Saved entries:
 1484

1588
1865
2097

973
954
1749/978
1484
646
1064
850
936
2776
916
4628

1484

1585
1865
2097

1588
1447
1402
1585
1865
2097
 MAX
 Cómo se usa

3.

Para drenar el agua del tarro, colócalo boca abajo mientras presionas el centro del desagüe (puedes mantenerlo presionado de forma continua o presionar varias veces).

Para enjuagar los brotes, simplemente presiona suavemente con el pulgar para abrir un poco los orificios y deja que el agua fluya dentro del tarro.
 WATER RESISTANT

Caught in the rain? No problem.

* * *

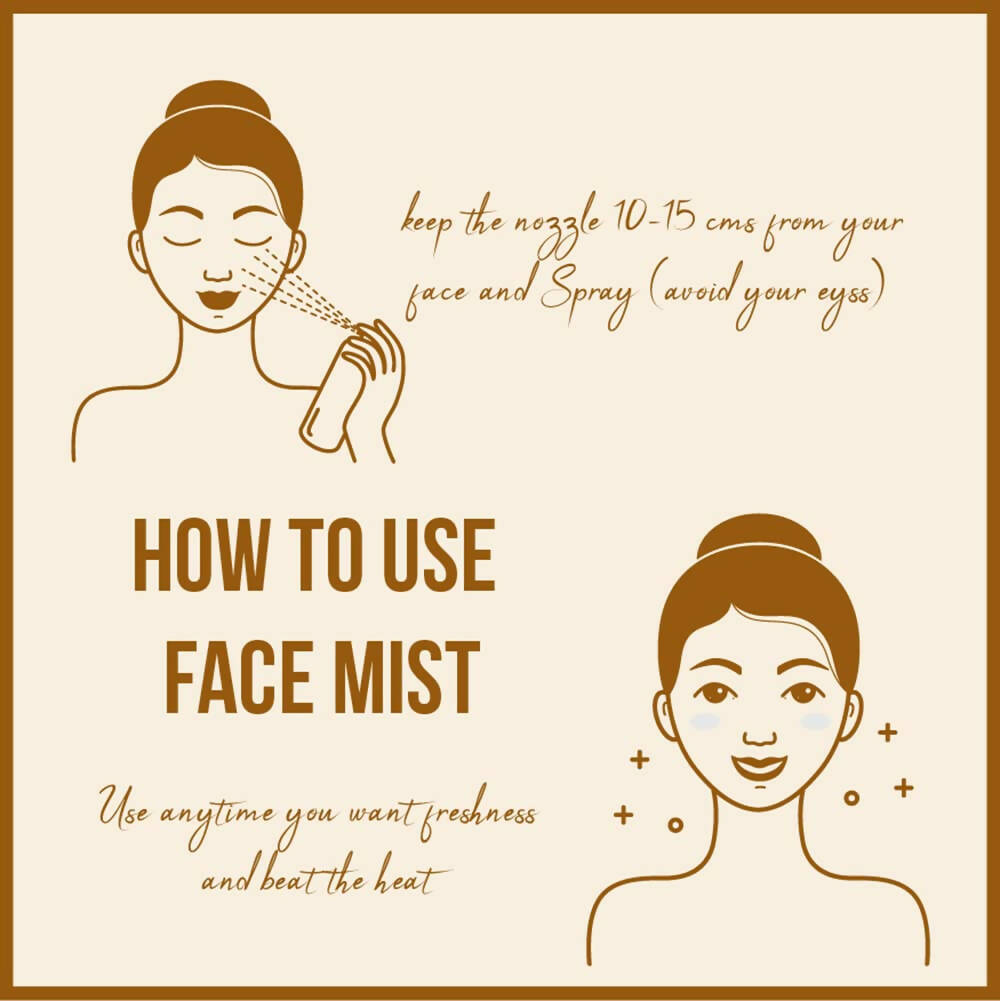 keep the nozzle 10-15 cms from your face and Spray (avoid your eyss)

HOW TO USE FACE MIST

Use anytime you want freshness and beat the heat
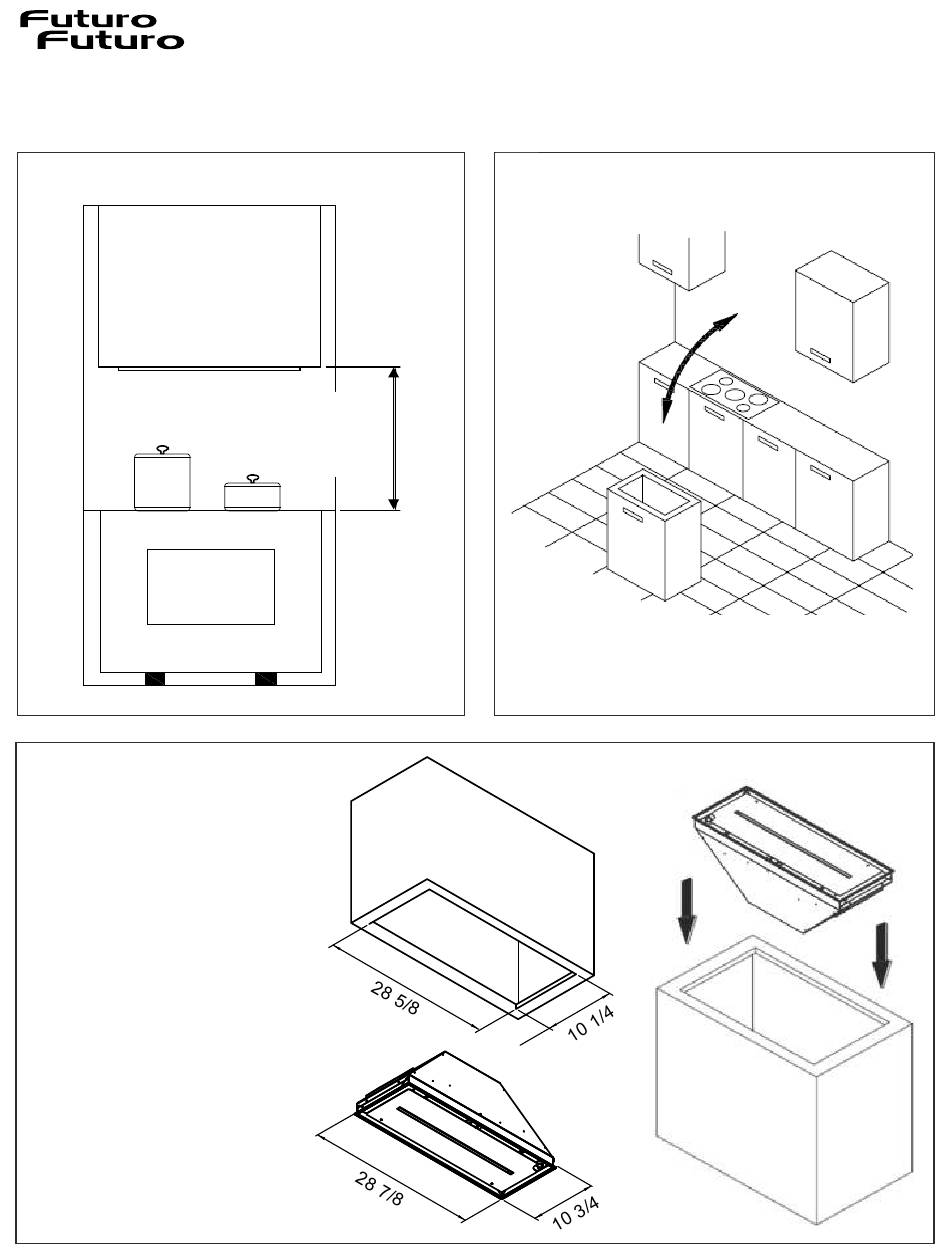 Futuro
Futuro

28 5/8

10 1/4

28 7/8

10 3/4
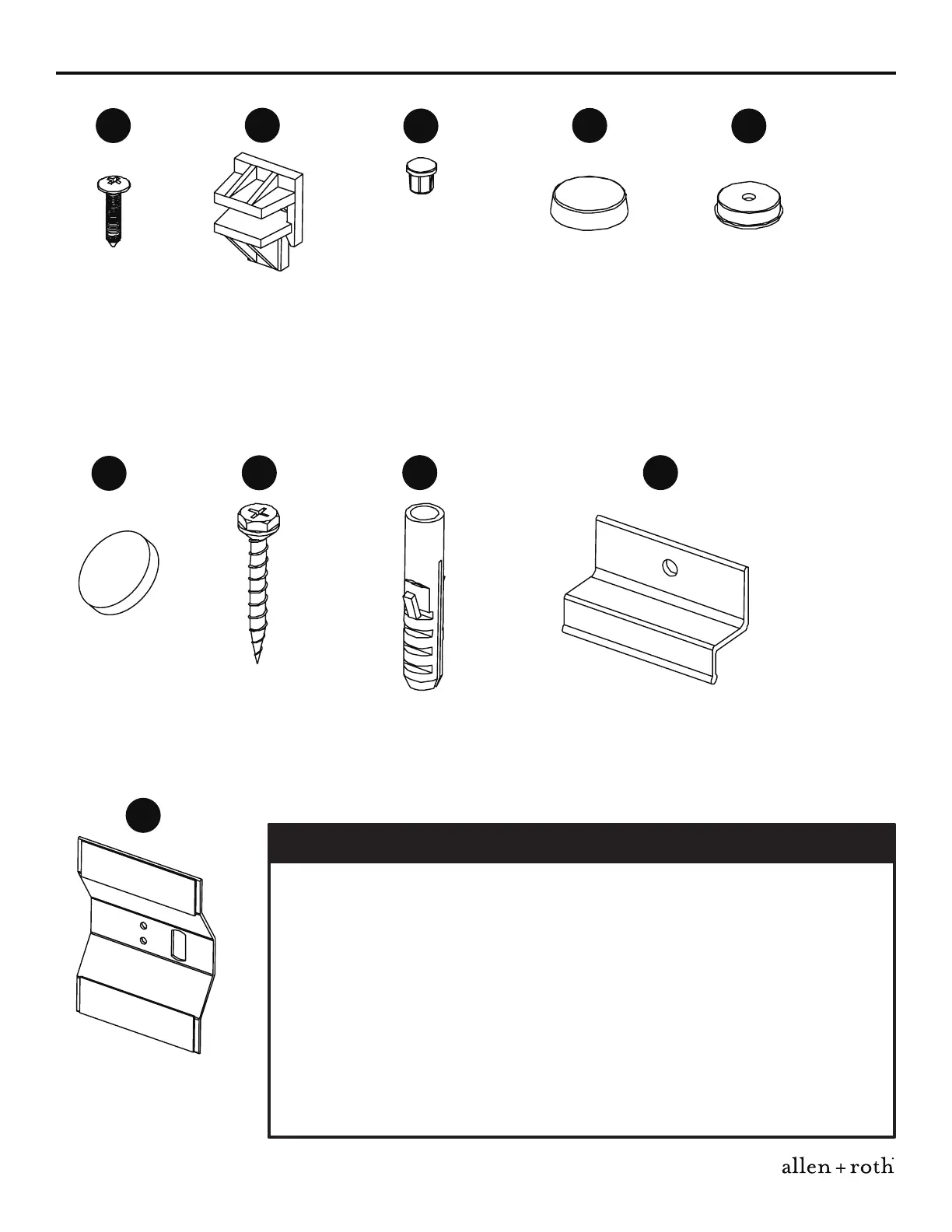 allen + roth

▶ **Your objective**: Report, for the data above, every line in which the string "agua" appears.

▶ **Completed exercise**:
Para drenar el agua del tarro, colócalo boca abajo mientras presionas el centro del desagüe (puedes mantenerlo presionado de forma continua o presionar varias veces).
Para enjuagar los brotes, simplemente presiona suavemente con el pulgar para abrir un poco los orificios y deja que el agua fluya dentro del tarro.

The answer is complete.